§ WHAT THE EXERCISE ASKS
Copy out the material below word for word, but omit the pictures.

(Spatial relation data)
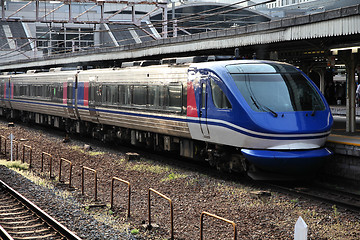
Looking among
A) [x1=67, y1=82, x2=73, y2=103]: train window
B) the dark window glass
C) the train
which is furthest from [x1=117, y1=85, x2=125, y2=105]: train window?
the dark window glass

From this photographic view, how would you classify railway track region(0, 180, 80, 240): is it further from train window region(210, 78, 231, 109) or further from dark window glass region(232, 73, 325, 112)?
dark window glass region(232, 73, 325, 112)

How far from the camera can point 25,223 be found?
1022 centimetres

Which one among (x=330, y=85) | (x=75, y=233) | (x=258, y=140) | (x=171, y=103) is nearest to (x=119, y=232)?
(x=75, y=233)

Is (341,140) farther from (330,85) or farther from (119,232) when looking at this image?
(330,85)

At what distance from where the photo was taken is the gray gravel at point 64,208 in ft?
30.2

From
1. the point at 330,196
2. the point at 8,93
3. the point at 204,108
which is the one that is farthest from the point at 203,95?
the point at 8,93

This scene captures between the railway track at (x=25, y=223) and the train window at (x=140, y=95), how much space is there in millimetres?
6131

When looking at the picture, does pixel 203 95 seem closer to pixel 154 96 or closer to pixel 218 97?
pixel 218 97

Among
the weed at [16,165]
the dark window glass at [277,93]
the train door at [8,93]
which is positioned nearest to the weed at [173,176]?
the dark window glass at [277,93]

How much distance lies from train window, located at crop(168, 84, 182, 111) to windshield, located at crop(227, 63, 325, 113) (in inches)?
88.7

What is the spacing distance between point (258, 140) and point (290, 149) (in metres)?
0.73

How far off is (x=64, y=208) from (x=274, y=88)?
5473 millimetres

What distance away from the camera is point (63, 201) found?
38.4 ft

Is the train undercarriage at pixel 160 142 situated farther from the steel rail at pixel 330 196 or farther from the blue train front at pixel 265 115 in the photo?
the steel rail at pixel 330 196
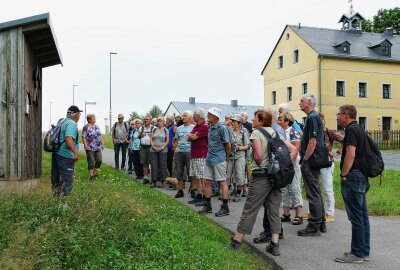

§ TASK RESULT
Looking among
A) [x1=67, y1=82, x2=73, y2=103]: train window
B) the dark window glass
C) the train
which is furthest from [x1=117, y1=85, x2=125, y2=105]: train window?
the dark window glass

From this photographic view, how would you classify railway track region(0, 180, 80, 240): is it further from train window region(210, 78, 231, 109) or further from dark window glass region(232, 73, 325, 112)?
dark window glass region(232, 73, 325, 112)

How far from the camera can point 25,223 be found?
1022 centimetres

Which one among (x=330, y=85) | (x=75, y=233) | (x=258, y=140) | (x=171, y=103) is nearest to (x=119, y=232)?
(x=75, y=233)

Is (341,140) farther from (330,85) or farther from (119,232) when looking at this image?
(330,85)

At what distance from where the photo was taken is the gray gravel at point 64,208 in ft?
30.2

From
1. the point at 330,196
2. the point at 8,93
3. the point at 204,108
which is the one that is farthest from the point at 203,95?
the point at 8,93

This scene captures between the railway track at (x=25, y=223) and the train window at (x=140, y=95), how much space is there in millimetres?
6131

When looking at the picture, does pixel 203 95 seem closer to pixel 154 96 or closer to pixel 218 97?
pixel 218 97

Among
the weed at [16,165]
the dark window glass at [277,93]
the train door at [8,93]
which is positioned nearest to the weed at [173,176]?
the dark window glass at [277,93]

How much distance lies from train window, located at crop(168, 84, 182, 111) to windshield, located at crop(227, 63, 325, 113) (in inches)?
88.7

What is the spacing distance between point (258, 140) and point (290, 149) (in metres)?
0.73

How far off is (x=64, y=208) from (x=274, y=88)?
5473 millimetres

What distance away from the camera is point (63, 201) found?
38.4 ft

Is the train undercarriage at pixel 160 142 situated farther from the steel rail at pixel 330 196 or farther from the blue train front at pixel 265 115 in the photo?
the steel rail at pixel 330 196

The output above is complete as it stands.